Amy ran competitively in high school in Meadville, PA. She ran the day before delivering her son Carson. When she was five months pregnant with her daughter Madilynn, she tackled California’s Silver Strand Marathon and came in second place in her division. Two months after Madilynn was born, Amy competed in her first triathlon, placing third in her division. In 2006, two days after a hospital stay for anaphylactic shock, she set a new world record for a female below-the-knee amputee, finishing the Chicago Marathon in 3:04:16.
But for three years following her amputation, Amy didn’t run at all. Amy, now 37, was 21 when she severely damaged her left foot in a motorcycle crash. Doctors performed 25 operations over the next three years, but in the end, she lost her left leg below the knee. Later, the bone in her left leg grew infected, and doctors had to remove another portion. Eventually, Amy found prosthetist Erik Schaffer of A Step Ahead Prosthetics and Orthotics in Hicksville, N.Y. He became an immediate ally in her quest to conquer the running world. “I told him, ‘I want to run 100 miles,'” Amy said. Schaffer, whose challenging client base includes numerous Paralympic athletes and members of the U.S. Special Forces, didn’t bat an eye. “He said, ‘OK, let’s get to work.'”

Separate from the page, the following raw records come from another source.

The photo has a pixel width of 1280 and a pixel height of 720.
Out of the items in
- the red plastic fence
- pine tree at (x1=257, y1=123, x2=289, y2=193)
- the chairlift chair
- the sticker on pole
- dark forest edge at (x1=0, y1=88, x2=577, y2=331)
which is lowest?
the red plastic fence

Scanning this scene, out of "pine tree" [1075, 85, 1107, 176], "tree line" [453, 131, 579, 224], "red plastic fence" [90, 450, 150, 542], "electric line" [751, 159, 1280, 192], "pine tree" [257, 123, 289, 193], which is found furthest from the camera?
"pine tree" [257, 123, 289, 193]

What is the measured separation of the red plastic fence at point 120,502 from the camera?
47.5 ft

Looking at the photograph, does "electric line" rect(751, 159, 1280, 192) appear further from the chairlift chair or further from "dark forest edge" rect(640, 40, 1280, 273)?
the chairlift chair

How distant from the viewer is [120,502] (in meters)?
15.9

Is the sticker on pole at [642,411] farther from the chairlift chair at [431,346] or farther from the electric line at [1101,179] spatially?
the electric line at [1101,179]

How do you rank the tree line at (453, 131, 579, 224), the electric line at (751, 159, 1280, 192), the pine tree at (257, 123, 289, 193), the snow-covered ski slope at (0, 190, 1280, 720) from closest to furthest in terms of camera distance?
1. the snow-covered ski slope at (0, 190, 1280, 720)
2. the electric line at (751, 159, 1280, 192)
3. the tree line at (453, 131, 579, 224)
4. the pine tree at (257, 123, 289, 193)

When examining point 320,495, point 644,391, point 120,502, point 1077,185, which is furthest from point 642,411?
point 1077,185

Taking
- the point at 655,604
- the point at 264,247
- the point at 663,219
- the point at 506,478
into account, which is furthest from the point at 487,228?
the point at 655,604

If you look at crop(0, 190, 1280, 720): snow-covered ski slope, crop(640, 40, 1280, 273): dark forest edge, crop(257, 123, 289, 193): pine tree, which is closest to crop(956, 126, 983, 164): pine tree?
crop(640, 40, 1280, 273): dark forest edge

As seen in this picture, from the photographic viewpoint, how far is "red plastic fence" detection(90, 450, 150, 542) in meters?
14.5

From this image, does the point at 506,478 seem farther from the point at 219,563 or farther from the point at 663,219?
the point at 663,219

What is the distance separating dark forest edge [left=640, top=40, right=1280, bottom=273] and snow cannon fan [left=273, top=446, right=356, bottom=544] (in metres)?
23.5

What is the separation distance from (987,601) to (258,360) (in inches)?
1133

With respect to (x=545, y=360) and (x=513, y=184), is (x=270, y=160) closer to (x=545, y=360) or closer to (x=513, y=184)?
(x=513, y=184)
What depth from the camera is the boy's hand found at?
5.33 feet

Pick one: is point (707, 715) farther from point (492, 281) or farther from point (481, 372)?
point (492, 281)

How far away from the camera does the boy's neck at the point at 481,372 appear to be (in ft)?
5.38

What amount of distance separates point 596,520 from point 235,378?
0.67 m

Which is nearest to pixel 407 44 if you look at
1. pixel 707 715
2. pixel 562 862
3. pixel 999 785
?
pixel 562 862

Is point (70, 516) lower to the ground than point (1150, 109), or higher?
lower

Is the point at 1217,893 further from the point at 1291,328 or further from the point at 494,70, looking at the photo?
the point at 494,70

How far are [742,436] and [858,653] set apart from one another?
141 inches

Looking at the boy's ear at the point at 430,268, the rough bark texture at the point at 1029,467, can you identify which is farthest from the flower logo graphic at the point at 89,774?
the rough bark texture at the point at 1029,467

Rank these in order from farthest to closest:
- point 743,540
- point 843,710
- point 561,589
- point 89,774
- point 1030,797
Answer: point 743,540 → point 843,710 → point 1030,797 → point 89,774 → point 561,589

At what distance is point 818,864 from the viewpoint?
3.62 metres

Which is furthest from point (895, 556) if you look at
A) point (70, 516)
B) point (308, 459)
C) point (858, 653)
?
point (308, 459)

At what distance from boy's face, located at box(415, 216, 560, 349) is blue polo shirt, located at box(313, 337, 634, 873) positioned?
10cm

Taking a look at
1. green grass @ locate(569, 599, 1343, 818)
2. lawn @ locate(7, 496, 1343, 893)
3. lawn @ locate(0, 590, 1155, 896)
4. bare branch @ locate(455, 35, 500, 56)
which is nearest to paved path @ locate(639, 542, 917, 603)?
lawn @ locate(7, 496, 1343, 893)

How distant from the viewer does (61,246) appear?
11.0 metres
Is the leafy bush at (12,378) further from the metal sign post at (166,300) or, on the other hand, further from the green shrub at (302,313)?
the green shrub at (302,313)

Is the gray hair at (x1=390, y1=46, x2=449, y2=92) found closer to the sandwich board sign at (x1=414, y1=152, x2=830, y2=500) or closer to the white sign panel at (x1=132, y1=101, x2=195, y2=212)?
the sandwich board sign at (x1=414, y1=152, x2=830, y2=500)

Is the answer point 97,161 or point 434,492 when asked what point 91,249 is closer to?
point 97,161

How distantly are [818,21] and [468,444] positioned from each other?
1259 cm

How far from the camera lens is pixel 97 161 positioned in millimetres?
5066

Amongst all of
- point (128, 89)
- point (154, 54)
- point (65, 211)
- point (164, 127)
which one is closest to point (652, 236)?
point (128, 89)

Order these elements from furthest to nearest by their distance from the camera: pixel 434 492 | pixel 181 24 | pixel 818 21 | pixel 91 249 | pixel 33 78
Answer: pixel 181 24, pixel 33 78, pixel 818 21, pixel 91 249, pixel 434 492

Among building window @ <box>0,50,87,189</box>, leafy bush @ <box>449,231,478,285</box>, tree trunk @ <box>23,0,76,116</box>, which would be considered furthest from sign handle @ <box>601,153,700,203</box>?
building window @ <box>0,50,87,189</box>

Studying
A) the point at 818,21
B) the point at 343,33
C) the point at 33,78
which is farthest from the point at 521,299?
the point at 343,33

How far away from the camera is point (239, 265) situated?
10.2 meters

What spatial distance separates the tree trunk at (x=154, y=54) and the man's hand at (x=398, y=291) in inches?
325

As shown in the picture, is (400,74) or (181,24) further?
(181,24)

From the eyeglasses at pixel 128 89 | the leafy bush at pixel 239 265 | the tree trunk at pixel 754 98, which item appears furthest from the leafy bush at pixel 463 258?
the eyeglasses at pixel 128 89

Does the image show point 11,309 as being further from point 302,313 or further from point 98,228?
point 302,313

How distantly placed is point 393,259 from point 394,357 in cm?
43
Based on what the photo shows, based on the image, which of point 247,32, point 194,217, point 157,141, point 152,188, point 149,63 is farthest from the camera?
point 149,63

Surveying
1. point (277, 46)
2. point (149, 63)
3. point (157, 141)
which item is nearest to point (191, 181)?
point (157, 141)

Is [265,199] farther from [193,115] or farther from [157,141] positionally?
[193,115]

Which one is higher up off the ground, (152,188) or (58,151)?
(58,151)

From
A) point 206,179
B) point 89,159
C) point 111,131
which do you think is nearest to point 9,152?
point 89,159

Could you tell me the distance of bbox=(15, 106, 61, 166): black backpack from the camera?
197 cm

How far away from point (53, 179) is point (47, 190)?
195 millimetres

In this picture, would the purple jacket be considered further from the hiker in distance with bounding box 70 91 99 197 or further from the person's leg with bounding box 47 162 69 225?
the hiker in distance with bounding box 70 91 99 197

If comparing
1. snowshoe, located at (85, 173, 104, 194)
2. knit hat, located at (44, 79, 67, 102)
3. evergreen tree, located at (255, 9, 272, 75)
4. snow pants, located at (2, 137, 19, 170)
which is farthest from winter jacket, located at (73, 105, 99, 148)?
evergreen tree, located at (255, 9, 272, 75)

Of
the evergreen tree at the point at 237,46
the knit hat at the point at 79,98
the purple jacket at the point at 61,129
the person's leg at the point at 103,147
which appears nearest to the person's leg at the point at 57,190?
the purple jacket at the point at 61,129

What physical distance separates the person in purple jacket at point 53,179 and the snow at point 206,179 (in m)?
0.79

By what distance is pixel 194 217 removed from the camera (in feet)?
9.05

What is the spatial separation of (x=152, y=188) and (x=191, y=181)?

Amy experienced a psychological shift at that moment, from an individual mentality to a team mindset. “One of the hardest things in life is to believe in yourself. When you step into a situation where someone else believes in you and your abilities, it makes things so much easier.” Amy took on the running world. On New Year’s Eve 2009, she ran 130 miles in 24 hours during Race to the Future, qualifying for a spot on the national 24-hour team. In April, she received the prestigious Sullivan Award, naming her the country’s top amateur athlete. What Amy has accomplished with admission to the Track and Field team is historic. “It’s sort of like Jackie Robinson breaking the racial barrier in professional baseball,” Roy Pirrung, president of the American Ultrarunning Association and the U.S. team leader for worlds, told USA Today. “I think it’s that high of an impact.”
Three years ago Amy moved from Meadville to Long Island to head up A Step Ahead’s junior sports program, which matches young amputees with elite athletes such as herself. Through sports, she hopes to instill in children a sense of self-confidence they might lack as a result of losing a limb at such a young age. “I set up activities for them, whether it be climbing or skiing or doing a triathlon,” she said. “They might not want to do it, but at the end of the day, they decide who they are, not the loss of their leg.” The children learn to choose their own path, rather than deferring to their disability. And they might just find a passion that pulls them through, as running has pulled Palmiero-Winters. “Everybody has something that makes them happy and makes them feel good,” she said. “If you can focus on that when you go through tough times, it helps you take the steps to keep moving forward.”